Tant que la question du désarmement ne sera pas résolue, la crise malienne risque de ne pas connaître de sitôt son épilogue
Sur un autre plan, l’on peut aussi s’interroger sur le format de la rencontre, en l’occurrence pour savoir si c’est la meilleure manière de procéder en n’invitant qu’une seule partie, quand on connaît toute la complexité du dossier malien. Dans le même ordre d’idées, quid de la partie gouvernementale et des autres protagonistes de la crise ? Cette façon de procéder par tri ne va-t-elle pas à la longue constituer elle-même un facteur de blocage ? Quoi qu’il en soit, la nécessité d’accélérer le processus de paix au Mali s’annonce aujourd’hui comme une véritable nécessité, pour permettre au pays d’avancer véritablement sur les questions de développement.
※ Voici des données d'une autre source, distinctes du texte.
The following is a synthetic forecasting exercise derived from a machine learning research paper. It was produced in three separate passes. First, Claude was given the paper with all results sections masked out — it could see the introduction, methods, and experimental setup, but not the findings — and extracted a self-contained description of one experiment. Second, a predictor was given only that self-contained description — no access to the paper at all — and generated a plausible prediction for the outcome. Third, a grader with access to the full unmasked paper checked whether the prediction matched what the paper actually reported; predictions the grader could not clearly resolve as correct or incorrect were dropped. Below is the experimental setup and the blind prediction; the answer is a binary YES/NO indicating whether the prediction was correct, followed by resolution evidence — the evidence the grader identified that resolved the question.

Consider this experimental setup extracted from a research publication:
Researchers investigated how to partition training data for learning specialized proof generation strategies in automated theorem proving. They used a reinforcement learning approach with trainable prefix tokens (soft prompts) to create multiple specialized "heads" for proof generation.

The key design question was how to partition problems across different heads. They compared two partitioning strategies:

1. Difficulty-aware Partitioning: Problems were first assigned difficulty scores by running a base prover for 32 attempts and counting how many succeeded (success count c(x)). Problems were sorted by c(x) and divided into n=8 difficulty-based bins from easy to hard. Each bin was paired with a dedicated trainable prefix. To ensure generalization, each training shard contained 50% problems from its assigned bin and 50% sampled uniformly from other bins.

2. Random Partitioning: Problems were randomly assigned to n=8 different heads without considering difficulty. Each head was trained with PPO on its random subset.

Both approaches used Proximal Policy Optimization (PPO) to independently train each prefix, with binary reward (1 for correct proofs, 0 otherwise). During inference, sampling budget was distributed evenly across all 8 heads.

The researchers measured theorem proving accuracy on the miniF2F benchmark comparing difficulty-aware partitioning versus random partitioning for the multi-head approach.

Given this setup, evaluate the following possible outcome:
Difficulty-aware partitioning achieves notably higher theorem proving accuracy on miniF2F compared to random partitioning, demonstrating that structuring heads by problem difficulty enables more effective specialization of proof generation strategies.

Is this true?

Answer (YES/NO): YES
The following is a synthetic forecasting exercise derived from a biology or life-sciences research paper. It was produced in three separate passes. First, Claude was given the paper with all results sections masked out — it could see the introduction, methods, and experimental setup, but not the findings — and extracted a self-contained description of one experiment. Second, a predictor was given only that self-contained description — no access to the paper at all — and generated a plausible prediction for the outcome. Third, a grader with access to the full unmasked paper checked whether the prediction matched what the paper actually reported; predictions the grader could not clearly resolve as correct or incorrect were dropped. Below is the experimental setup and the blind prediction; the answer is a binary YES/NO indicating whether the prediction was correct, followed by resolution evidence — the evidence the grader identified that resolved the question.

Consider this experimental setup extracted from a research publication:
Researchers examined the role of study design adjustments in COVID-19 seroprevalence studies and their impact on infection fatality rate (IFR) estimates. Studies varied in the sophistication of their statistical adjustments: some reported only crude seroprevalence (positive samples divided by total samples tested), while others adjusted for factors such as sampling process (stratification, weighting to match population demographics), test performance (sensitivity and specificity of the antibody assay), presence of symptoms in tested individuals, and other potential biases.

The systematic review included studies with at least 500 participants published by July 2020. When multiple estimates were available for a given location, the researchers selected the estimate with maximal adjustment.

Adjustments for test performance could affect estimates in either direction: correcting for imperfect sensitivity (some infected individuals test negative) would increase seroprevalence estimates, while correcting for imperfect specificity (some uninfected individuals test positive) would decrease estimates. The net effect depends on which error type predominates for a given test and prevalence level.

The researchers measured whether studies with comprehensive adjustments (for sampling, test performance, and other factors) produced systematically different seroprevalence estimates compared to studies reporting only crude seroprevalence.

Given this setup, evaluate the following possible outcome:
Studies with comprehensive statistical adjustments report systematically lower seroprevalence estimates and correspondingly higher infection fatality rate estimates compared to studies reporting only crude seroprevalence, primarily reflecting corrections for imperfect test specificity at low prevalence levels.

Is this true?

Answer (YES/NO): NO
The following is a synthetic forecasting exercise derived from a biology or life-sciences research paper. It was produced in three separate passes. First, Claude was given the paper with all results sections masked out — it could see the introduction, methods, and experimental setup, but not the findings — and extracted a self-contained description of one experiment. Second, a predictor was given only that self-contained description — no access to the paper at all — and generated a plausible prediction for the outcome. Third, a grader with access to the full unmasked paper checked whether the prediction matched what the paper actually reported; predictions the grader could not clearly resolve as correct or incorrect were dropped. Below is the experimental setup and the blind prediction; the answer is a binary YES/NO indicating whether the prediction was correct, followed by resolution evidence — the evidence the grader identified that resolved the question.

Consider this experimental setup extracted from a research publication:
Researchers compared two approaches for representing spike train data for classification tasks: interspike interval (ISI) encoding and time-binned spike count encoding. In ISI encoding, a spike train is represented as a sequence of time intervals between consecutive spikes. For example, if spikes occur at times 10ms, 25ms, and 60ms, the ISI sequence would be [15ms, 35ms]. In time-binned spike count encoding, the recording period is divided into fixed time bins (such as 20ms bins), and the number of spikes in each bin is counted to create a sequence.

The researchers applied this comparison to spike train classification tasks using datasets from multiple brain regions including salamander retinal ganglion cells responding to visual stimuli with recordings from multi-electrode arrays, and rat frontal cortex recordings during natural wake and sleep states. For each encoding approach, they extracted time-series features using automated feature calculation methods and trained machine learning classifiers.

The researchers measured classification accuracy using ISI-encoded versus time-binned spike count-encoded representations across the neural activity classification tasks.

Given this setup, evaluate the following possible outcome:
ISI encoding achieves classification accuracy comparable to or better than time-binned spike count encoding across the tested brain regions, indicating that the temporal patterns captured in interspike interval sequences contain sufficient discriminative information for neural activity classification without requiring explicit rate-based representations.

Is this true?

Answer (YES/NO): YES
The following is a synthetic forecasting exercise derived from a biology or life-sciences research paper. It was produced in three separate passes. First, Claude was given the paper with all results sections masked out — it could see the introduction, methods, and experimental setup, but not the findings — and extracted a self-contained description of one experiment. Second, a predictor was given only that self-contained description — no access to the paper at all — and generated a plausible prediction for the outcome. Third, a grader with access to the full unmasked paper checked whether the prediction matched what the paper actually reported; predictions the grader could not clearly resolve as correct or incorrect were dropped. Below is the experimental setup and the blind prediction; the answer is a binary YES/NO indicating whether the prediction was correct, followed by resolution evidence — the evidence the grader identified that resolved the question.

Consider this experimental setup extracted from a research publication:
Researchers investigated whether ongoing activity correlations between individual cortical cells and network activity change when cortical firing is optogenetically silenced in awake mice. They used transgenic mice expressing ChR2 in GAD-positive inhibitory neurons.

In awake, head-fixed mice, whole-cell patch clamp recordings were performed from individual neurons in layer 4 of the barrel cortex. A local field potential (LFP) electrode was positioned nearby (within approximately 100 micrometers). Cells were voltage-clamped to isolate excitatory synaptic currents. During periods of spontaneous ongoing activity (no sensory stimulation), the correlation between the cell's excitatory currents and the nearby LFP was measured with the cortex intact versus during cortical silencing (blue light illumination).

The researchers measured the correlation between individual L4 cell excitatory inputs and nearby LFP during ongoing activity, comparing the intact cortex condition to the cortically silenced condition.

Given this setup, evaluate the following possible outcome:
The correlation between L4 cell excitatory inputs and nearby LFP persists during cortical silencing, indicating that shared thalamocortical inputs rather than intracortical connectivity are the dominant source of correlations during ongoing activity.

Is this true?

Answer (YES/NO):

Encore faut-il que les principaux acteurs y mettent de la volonté et surtout de la bonne foi, pour donner une chance au processus d’aboutir. Autrement, les tergiversations et autres retournements spectaculaires de veste qu’il nous a souvent été donné de voir et qui rythment le quotidien des Maliens depuis la signature du fameux accord de paix d’Alger, risquent de sonner le glas d’une paix improbable derrière laquelle les Maliens courent depuis bientôt cinq ans. C’est pourquoi l’on attend de voir l’effet que ce déplacement de leaders de la CMA pourrait avoir sur le processus, pour juger véritablement de son opportunité. En tout état de cause, il apparaît aujourd’hui comme une quasi-certitude que tant que la question du désarmement ne sera pas résolue, la crise malienne risque de ne pas connaître de sitôt son épilogue. Mais comment y parvenir ? Là est la véritable question.